Perfect Partners: Love in the Sanctuaries
Love is in the air (and the water)! How do ocean animals show they care? Let’s dive in and find out:
Pair-bonding for life: Monogamous pairing is fairly rare in the ocean, but it does happen. French angelfish are one of the few monogamous fish species, and this lifestyle helps them defend one another and their territory from other fish. How do we know they’re monogamous? Scientists and divers have observed individuals spending extended amounts of time together, just like human couples! They reproduce with only each other annually, though fish spend less time investing in their young than mammals, so they get to enjoy empty nesting together fairly quickly.
Sea otters are another example of monogamy in the marine environment, and one of few marine mammals that lives this way. The live in family groups that do pretty much everything together and adults pair off. Sea otter parents care for their pups while older offspring take care of their younger siblings. This could make for a great family sitcom!
Sophisticated courtship rituals: Courtship behavior takes many forms in the animal kingdom, especially in the marine environment. Albatross are a shining example of sophisticated courtship rituals to earn a dedicated mate for life. In their juvenile years, albatross spend years observing, learning, and practicing their courtship rituals to one day attract their lifelong partner. Albatross courtship includes elaborate dance characteristically including foot tapping, pointing their necks and beaks high into the sky, extending their wings, and calling to the sky. Albatrosses can dance with multiple partners as they decide on a partner, but once they match, they stay together faithfully until death do they part!
Mates for a season: Many marine species bond with a mate that only lasts a single reproductive season (or until a more attractive mate comes along). Seahorses are a prime example. Since individuals are spread out and can’t swim that well, it’s advantageous for seahorses to choose one mate per season. Potential mates court for several days through dance rituals like mirroring each other’s movements, swimming side-by-side in unison, and circling one another. Once they mate, females place as many as 1,500 eggs in a small pouch on the male’s body where they’re incubated for about 45 days. Females check on her mate and eggs daily. Once the eggs hatch, the hatchlings become independent, and everyone goes their separate ways, the seahorses are no longer considered paired and will find another mate the following season.

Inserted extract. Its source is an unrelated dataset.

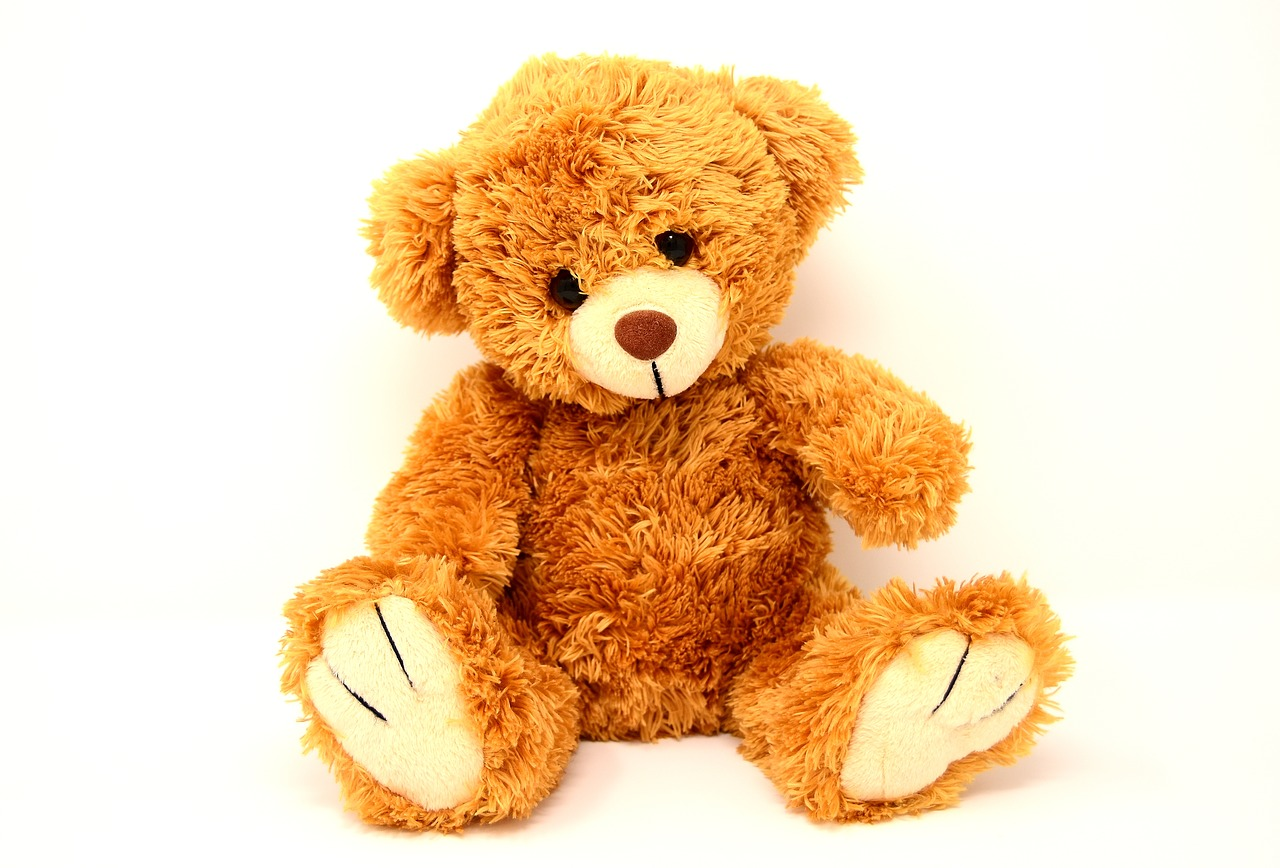 Teddy Soft Toy Bears Funny  - Alexas_Fotos / Pixabay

Symbiosis: It’s not a romantic relationship, but symbiosis is an important one in the animal kingdom. Clownfishes and anemones have one of the most well-known partnerships of all. Clownfish have to shelter themselves and their eggs within an anemone to survive, and anemones benefit from clownfish who remove parasites from their bodies and provide nutrients for the anemone to feed on from its leftovers and waste. This relationship is so strong that clownfish have evolved a slimy mucus layer on their bodies that protect them from the stinging cells on the anemone’s tentacles.
Interspecies “friendship”: Not all interspecies interactions are harmful or beneficial at their face. Sometimes, species that occupy the same area just coexist and enjoy the moment. One example is that of the Hawaiian monk seal and sea turtles in the Hawaiian Islands. These iconic animals are often seen resting near or on one another, especially in remote areas like the beaches of Papahānaumokuākea Marine National Monument in the northwestern Hawaiian Islands. Beyond being perfect napping partners, these two also share many of the same threats such as entanglement in marine debris and habitat loss. Hawaiian monk seals and all species of sea turtles in US waters are listed as either threatened or endangered under the Endangered Species Act.
A life of solitude: Some species thrive in their independence. Sandbar sharks, cabezon, and requiem sharks are notable examples. They migrate seasonally in response to changes in the environment and prey availability. Depending on the species and gendered behavior, they may spend some or all of their time alone except for breeding opportunities. In solitary species, the motivation is sometimes territoriality and in others it’s just that individuals are separated in time and space, so they’ve adapted to survive without the advantages of larger social groups.